Задания
(A) Перескажите, пожалуйста, в виде краткого списка абзац из отрывка о пьесе «Пять вечеров», начинающийся словами «Пьеса «Пять вечеров» заканчивается», сохранив его основные факты.
(B) Какой фразой Тамары, согласно отрывку о пьесе «Пять вечеров», заканчивается эта пьеса?
(C) Продолжите отрывок о пьесе «Пять вечеров» с места, где он обрывается.

··· Выбранный отрывок ···

Название | Драма памяти. Очерки истории российской драматургии. 1950–2010-е |
---|---|
Автор произведения | Павел Руднев |
Жанр | Кинематограф, театр |
Серия | |
Издательство | Кинематограф, театр |
Год выпуска | 2018 |
isbn | 978-5-4448-1014-9 |
Пьеса «Пять вечеров» заканчивается простой и совершенно изумительной фразой Тамары: «Ой, только бы войны не было». Внезапное обозначение войны, которая была почти фигурой умолчания в тексте, говорит о многом. Тут, разумеется, и горечь катастрофы, от которой общество только начало отходить, и молитва о неповторении всеобщей беды. Но еще и то, о чем написана вся эта пьеса, что звучит в каждой паузе: советское общество достигло абсолютного предела мучений. Люди больше не выдержат еще одной катастрофы, еще одного испытания, еще одного витка мученичества. Человек изможден, человек желает покоя и элементарного счастья, человеку остро не хватает эмоциональной полноты, чувства дома, чувства комфорта и покоя. Военизированный, роботизированный быт, к которому советский человек привыкал в 1920-е, 1930-е, 1940-е и 1950-е годы, больше не может оставаться нормой бытия. Необходима реабилитация человечности, необходима нежность к человеку, необходимо это «христианское» всепрощение, умилостивление. В одной из ремарок Тамара смотрит на Ильина «жалобно» – вот «направление» взгляда Володина на своих героев: деятельная жалость, активное сострадание, сопричастность, родство. В драматургии 1840-х годов филологи зафиксировали такую скрытую интонацию: пора бы простить уже царю сидящих в Сибири декабристов. Примерно тот же контекст возникает у Володина в отношении к своему времени. «Эра милосердия» царит в культуре тех лет – пора лечить раны, нанесенные военным временем. Нужны годы покоя.

··· Исходные данные ···

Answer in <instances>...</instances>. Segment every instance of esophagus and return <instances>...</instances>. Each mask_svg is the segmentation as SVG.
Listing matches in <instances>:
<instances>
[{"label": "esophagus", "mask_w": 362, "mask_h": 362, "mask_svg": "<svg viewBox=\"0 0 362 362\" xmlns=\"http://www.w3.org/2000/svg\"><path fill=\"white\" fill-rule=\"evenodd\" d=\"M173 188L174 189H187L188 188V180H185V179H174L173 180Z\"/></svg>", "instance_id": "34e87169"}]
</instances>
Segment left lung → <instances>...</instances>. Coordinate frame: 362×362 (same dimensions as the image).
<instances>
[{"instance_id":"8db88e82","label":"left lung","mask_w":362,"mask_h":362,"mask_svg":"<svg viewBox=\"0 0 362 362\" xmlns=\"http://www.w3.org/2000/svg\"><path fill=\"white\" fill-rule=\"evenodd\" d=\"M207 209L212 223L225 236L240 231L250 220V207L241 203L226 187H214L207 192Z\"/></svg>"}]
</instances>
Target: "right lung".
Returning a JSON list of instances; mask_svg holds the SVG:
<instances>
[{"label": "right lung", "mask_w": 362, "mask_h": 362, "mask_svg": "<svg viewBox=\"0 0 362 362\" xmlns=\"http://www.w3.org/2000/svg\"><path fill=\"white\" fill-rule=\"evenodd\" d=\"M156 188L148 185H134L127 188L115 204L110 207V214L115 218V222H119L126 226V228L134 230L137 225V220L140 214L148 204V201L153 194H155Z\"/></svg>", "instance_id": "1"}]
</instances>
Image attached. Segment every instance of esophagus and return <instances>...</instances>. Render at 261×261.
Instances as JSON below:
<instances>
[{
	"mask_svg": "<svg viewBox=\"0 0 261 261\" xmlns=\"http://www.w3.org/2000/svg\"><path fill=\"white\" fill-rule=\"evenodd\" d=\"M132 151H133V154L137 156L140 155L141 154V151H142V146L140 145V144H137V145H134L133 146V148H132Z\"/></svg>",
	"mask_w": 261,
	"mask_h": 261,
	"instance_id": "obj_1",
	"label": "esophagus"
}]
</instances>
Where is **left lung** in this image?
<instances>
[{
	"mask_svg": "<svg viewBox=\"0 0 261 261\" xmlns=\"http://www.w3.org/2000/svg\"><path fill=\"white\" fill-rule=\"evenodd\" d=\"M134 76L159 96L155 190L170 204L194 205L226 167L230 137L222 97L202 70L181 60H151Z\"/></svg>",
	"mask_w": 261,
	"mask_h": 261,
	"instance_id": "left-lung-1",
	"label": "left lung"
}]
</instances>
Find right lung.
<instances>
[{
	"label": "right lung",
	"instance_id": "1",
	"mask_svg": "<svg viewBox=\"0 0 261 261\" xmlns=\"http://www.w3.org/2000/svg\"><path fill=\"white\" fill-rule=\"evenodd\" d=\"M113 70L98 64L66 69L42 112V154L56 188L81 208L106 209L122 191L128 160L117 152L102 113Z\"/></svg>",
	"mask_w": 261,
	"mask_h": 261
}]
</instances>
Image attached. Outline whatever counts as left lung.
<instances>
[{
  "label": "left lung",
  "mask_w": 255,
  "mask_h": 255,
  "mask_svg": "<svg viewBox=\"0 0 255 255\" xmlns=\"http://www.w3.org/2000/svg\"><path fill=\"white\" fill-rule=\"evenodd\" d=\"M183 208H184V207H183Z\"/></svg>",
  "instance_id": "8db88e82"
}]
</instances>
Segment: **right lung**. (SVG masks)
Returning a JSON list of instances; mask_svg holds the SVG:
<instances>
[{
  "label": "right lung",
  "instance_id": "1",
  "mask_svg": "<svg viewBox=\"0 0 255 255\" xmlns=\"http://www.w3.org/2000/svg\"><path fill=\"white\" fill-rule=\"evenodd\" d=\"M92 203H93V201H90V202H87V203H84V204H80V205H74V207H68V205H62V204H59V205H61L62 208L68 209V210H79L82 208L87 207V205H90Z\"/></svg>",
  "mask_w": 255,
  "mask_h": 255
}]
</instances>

···

Ответы к заданиям
(A)
- Пьеса «Пять вечеров» заканчивается фразой Тамары: «Ой, только бы войны не было».
- Внезапное упоминание войны, которая в тексте почти не называлась, выражает горечь недавней катастрофы и молитву о том, чтобы всеобщая беда не повторилась.
- Главная мысль пьесы: советское общество достигло предела мучений, и люди не выдержат еще одного испытания.
- Человек изможден, он хочет покоя, чувства дома и простого счастья. Военизированный быт 1920–1950-х годов больше не может оставаться нормой.
- Нужны реабилитация человечности, нежность к человеку и всепрощение. Взгляд Володина на героев — это деятельная жалость и сострадание: в ремарке Тамара смотрит на Ильина «жалобно».
- В драматургии 1840-х годов филологи заметили скрытый призыв простить декабристов. Похожий контекст возникает у Володина: в культуре тех лет царит «эра милосердия», пора лечить раны войны, нужны годы покоя.

(B) «Ой, только бы войны не было».

(C)
Георгий Товстоногов говорил о «напряженности немногословия» героев Володина. Действительно, у писателя особый язык, как правило, очень скованный и суховатый, словно внеэмоциональный. Речь как сжатая пружина, смысл которой разворачивается только внутри воспринимающего этот шифр, птичий язык. Многое – между слов, в драматизме ситуации. Это языковое изменение моментально заметили в театральной среде. Вот замечательный во всех отношениях текст коллективного письма драматургу в «Театральной жизни» 1959 года, озаглавленного твердо, по-партийному, по-бибичевски:
Ждем ответа, товарищ Володин!
Вульгарное представление! Сплошная пошлость… Наши юноши не найдут в пьесе образцов для подражания… Объясните нам, почему все ваши герои, без исключения, говорят таким грубым, плохим языком. Ведь в пьесе нет ни одной звучной красивой фразы… Зачем же сознательно заставлять говорить людей таким искалеченным, засоренным, замусоренным вульгаризмами языком?.. И почему они все так тоскливо, так плохо живут? И так трудно и неумело объясняются между собой?
Этот замечательный образчик советского мышления лучше всего оставить без комментария. Проблемы языка мучили не только Володина; стиль письма, правда речи были объектами дискуссии и осмысления всех выдающихся драматургов эпохи.
Александр Вампилов. «Я не знал, что вы живой»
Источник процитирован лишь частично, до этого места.